Viele Kinder entwickeln in jungem Alter einen Fantasiefreund, sprechen mit ihm, bitten um ein Extra-Gedeck auf dem Tisch für einen unsichtbaren Gast. Für Eltern keine einfache Aufgabe, mit diesem Verhalten umzugehen.
„Doch für die Kinder ist dieser imaginäre Freund äußerst sinnvoll. In ihn werden Wünsche projiziert, er gibt dem Kind Rückhalt und es kann mit ihm verschiedene Alltagssituationen durchspielen. Insofern hat ein Fantasie-Freund therapeutische
Wirkung“, betont Diplompsychologin Helga Gürtler (siehe auch 7 Tipps, was Eltern tun können).
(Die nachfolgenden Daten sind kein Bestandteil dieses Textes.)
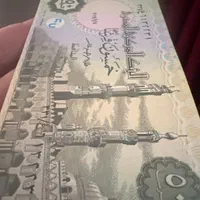 اسکناس ۵۰ قرشا مصر|کلکسیون سکه، تمبر، اسکناس|تهران, فلسطین (میدان انقلاب)|دیوار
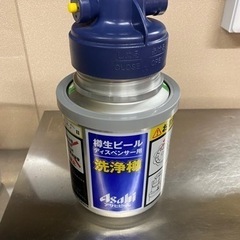 生ビールディスペンサー⭐︎ビールサーバー　美品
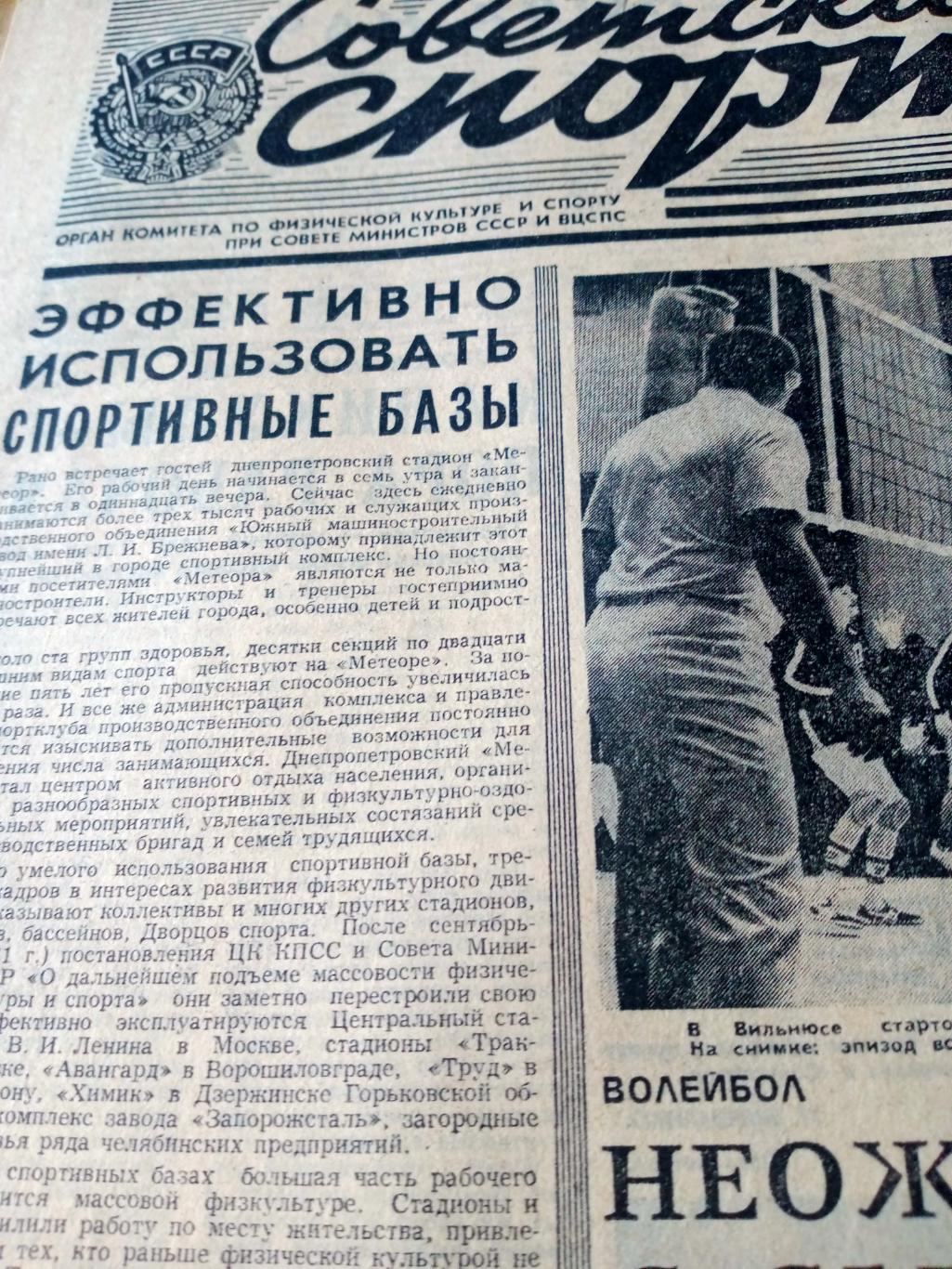 В защиту олимпийского движения. Советский спорт. 1984 год. 21 июня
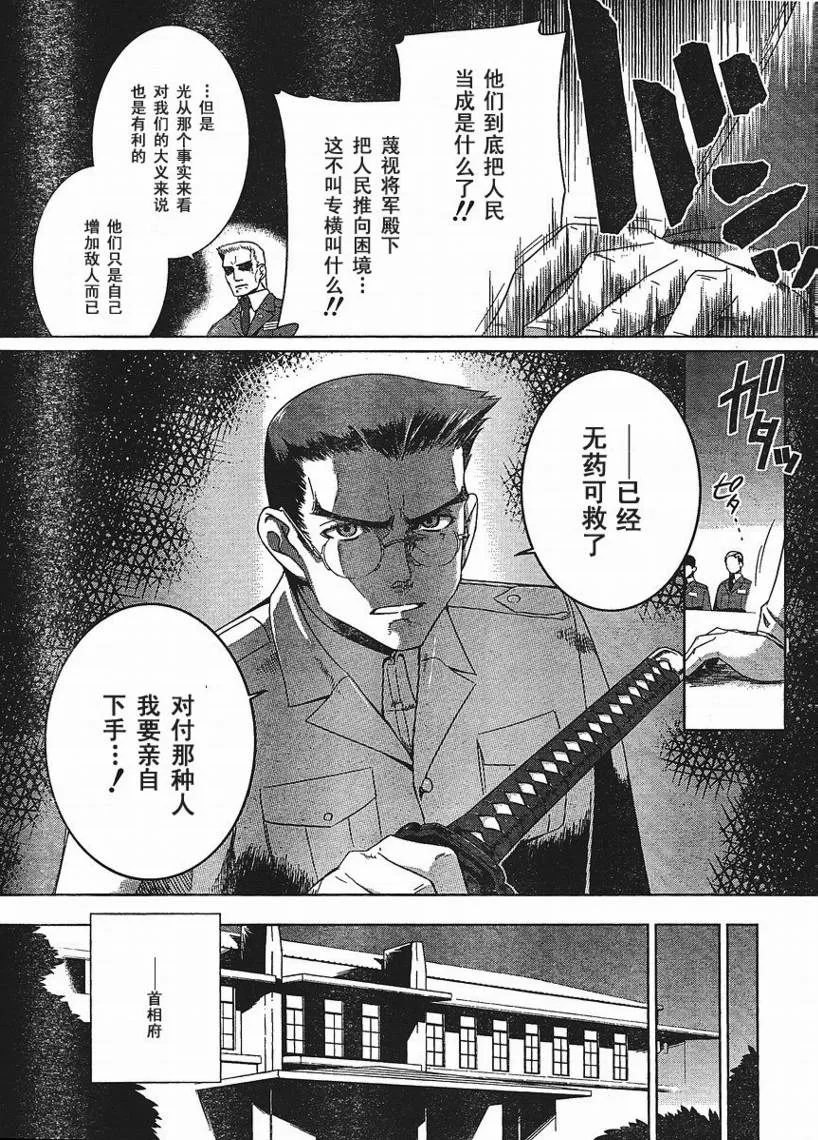 第18话 第27页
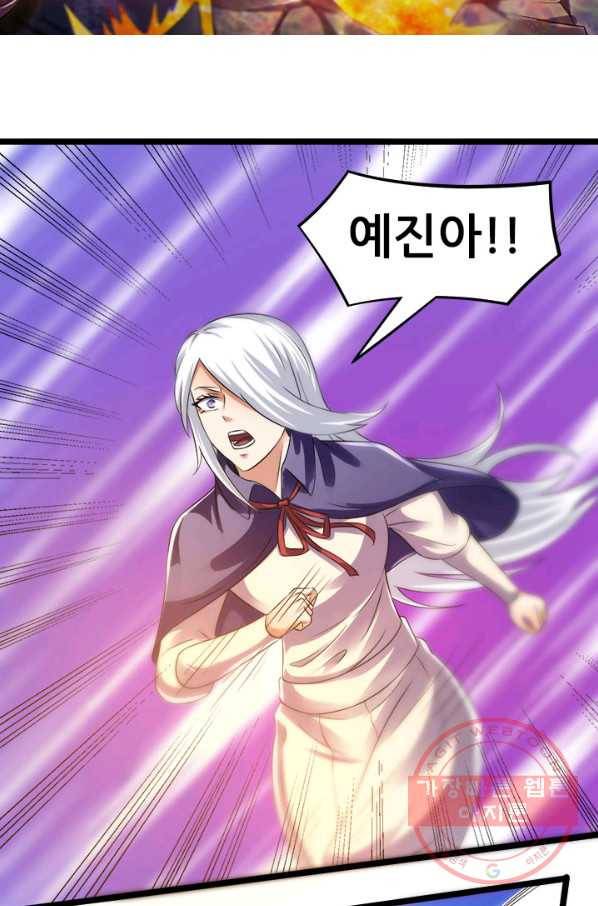 도시의 전설:140화 5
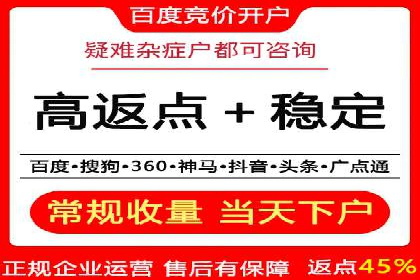 案例解析：SEM代运营服务公司助力企业品牌形象塑造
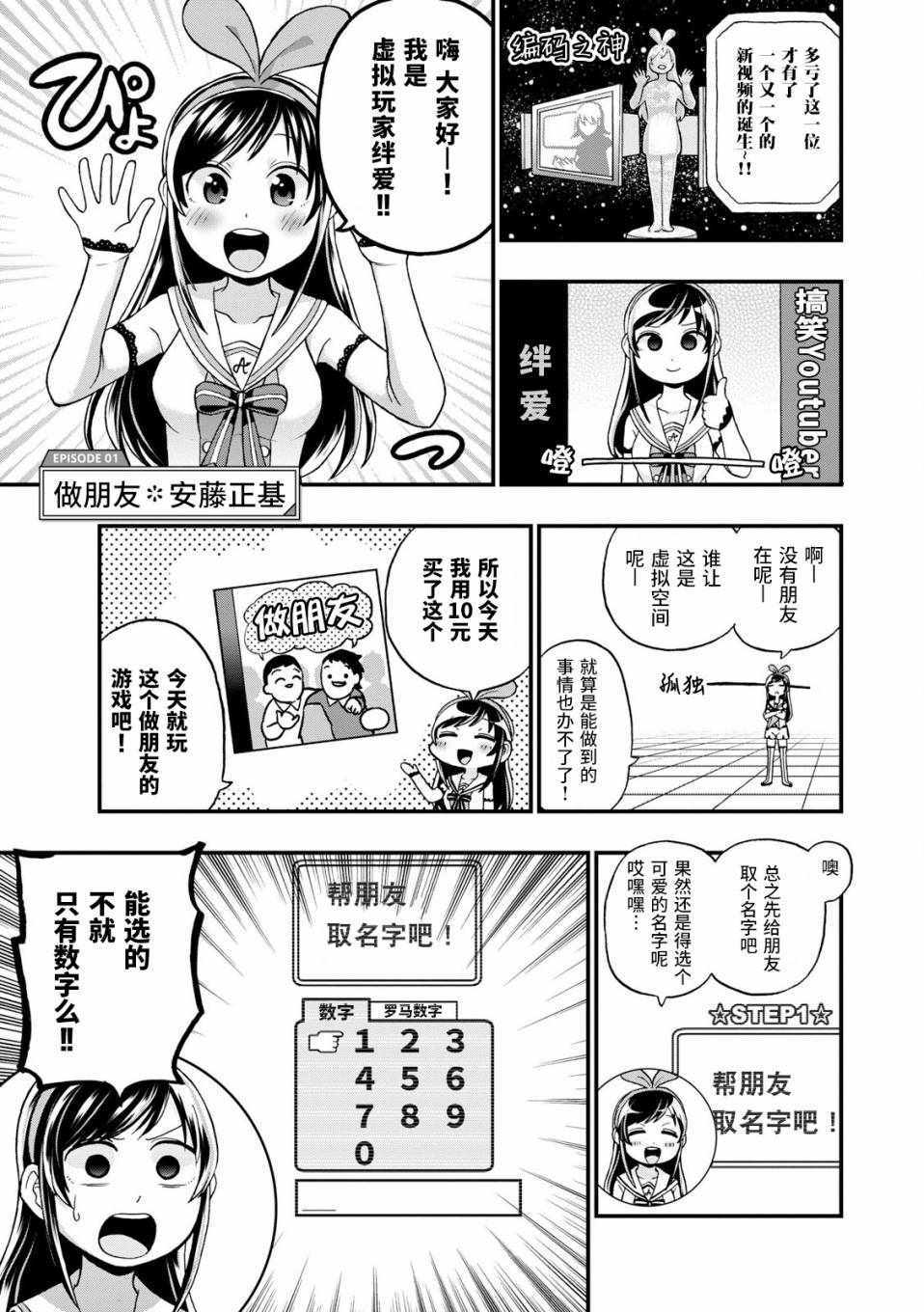 《虚拟youtuber官方短篇集》漫画 虚拟youtuber 001话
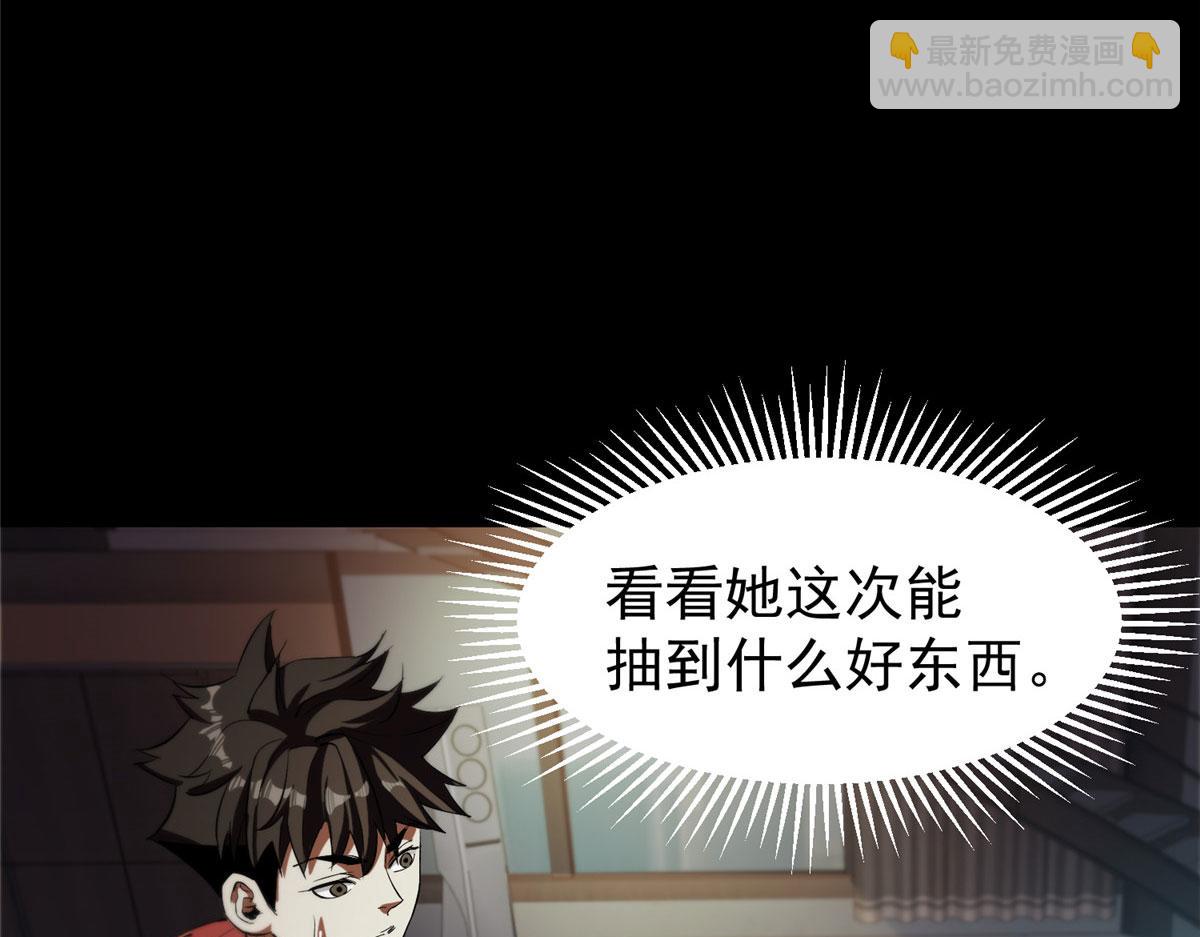 04 我把运气渡给你137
Mit Beginn der Schulzeit verschwinden diese imaginären Gestalten in den meisten Fällen. Problematisch wird es, wenn ein Kind noch lange nach der Einschulung in der irrealen Welt verhaftet bleibt und die Grenze zwischen beiden Welten immer wieder unbewusst überschreitet. Diese Kinder stehen bei Gleichaltrigen als Lügner da. Wer
die Grenzen zur Realität nicht achtet, wird in der Gesellschaft schnell ausgegrenzt. Als Kind und als Erwachsener.